Extract precisely the lines that run from the line containing "Tàu du lịch" to the end of the records below, with both ends included and pictures omitted.

■ Source records ■
_ _ _ _
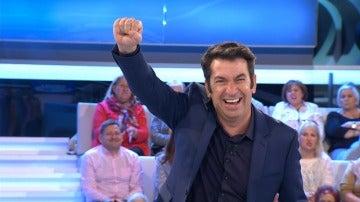 Arturo Valls abre la veda de chistes absurdos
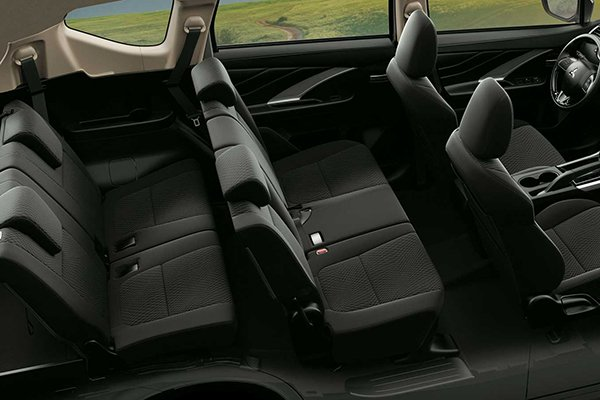 A picture of the 2019 MItsubishi Xpander's passenger cabin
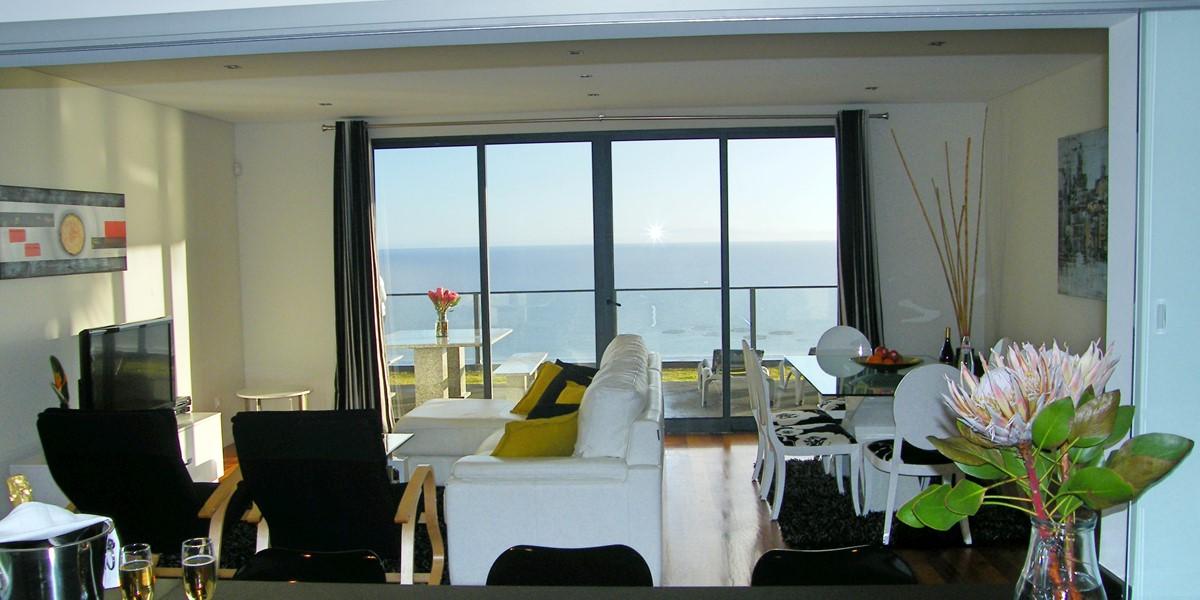 9 Our Madeira Villa Oceano Living Room Dining Area
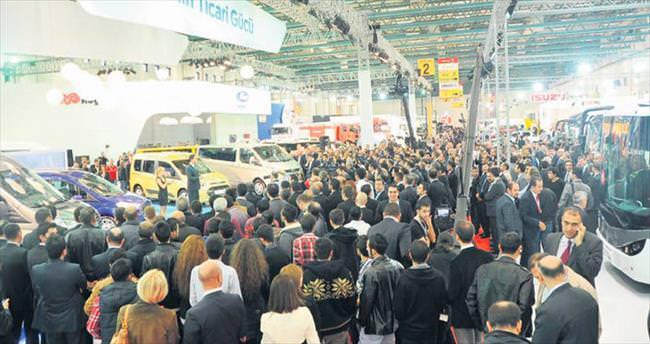Otomotiv sanayisinden gövde gösterisi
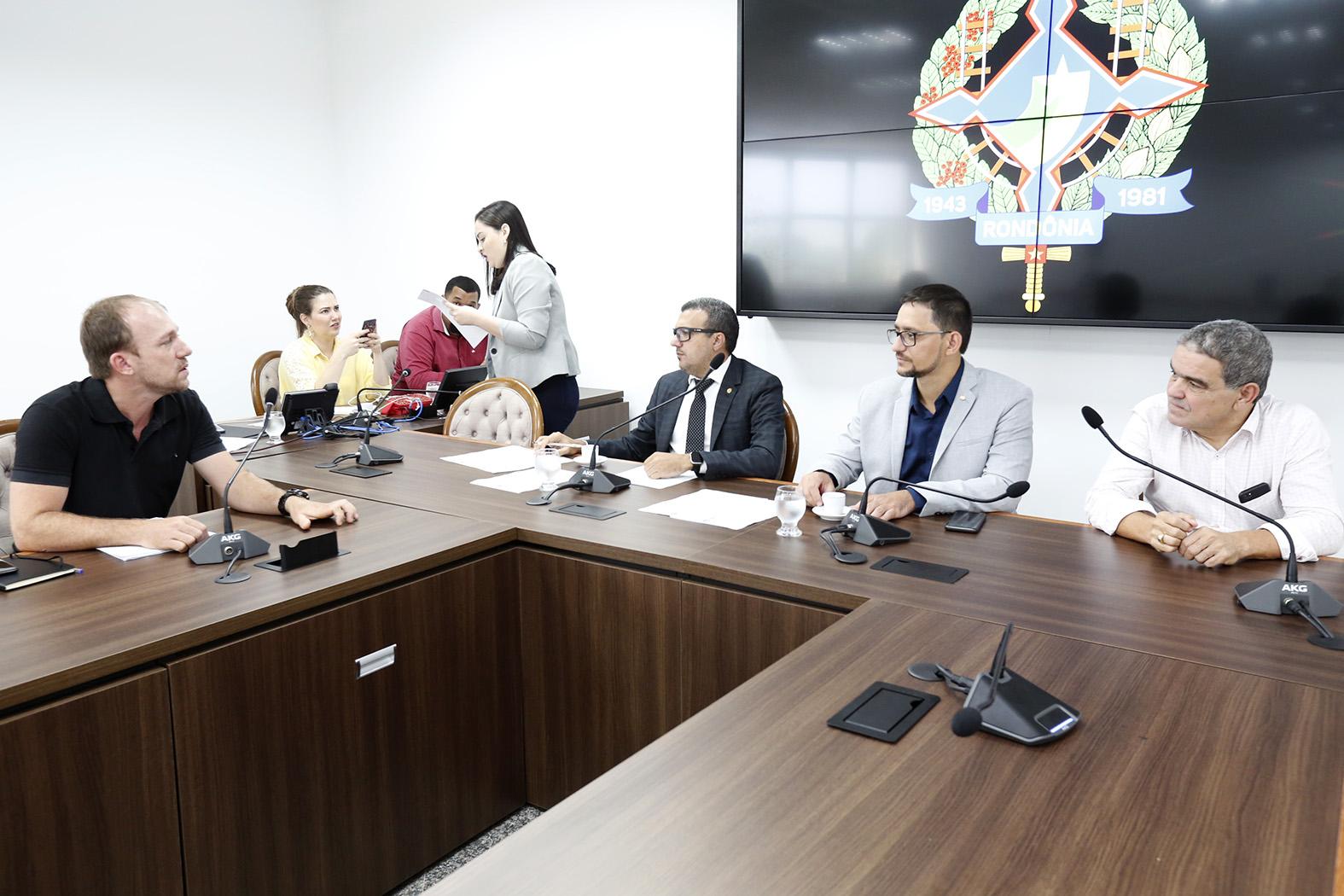 Prefeitura de Jaru não envia representante e Comissão vai a Tarilândia debater fim do Conselho Tutelar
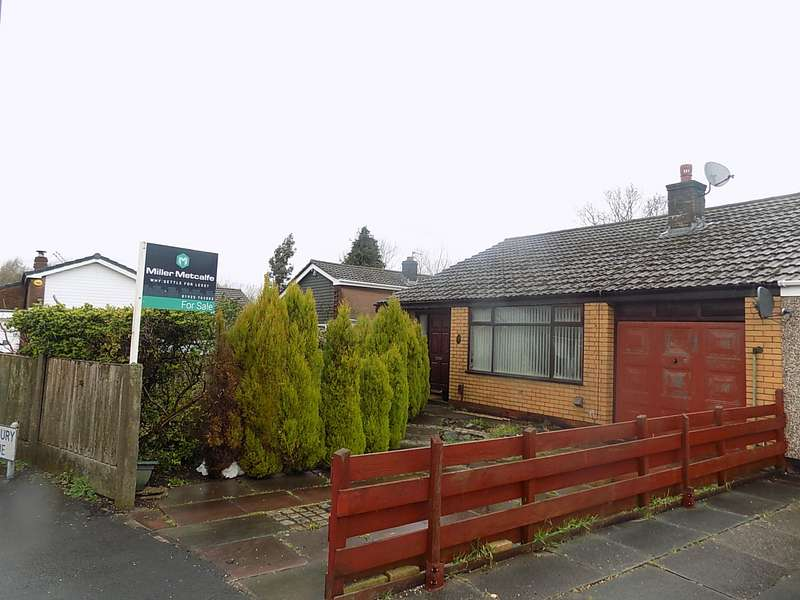 3 Bedrooms Semi Detached Bungalow for sale in Thornbury Avenue, Lowton, Warrington, WA3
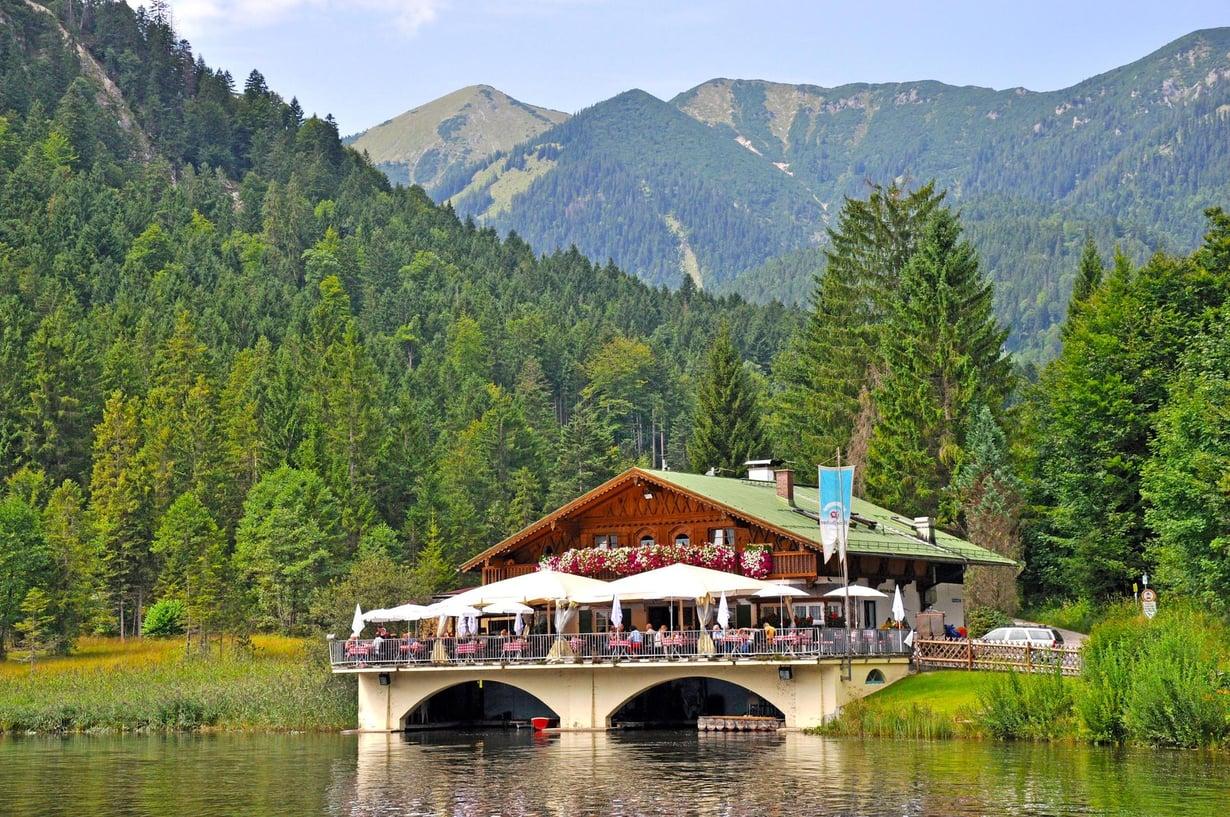 Pflegersee-järven rantaravintola on lähellä Garmish-Partenkircheniä.
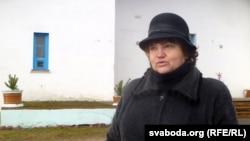 Людміла Галёва каля дому культуры, дзе раней працавала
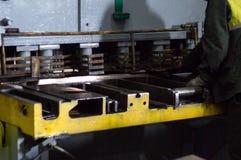 Die Arbeitskraft nimmt an dem Ausschnitt des Metalls auf dem Produktionsautomatenwerkzeug teil, metallschneidend, Nahaufnahme lizenzfreie stockfotos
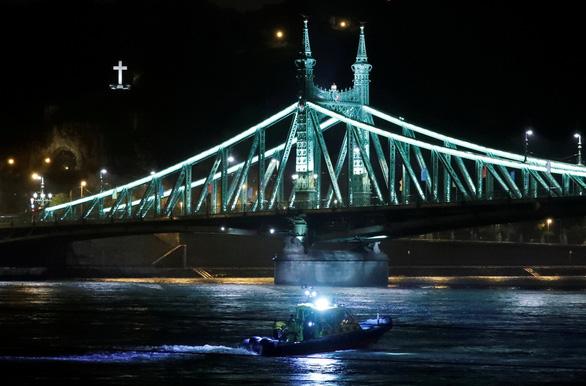 Tàu du lịch trên sông bị chìm, nhiều người thiệt mạng và mất tích - Ảnh 2.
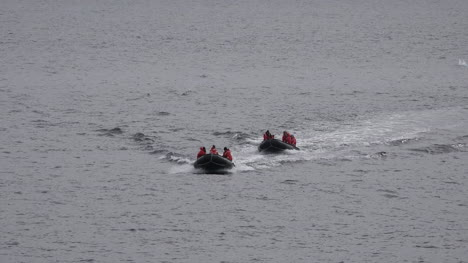 Antarctica-Inflatable-Boats-Arriving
_ _ _ _
■ Output for this task ■
 Tàu du lịch trên sông bị chìm, nhiều người thiệt mạng và mất tích - Ảnh 2.
 Antarctica-Inflatable-Boats-Arriving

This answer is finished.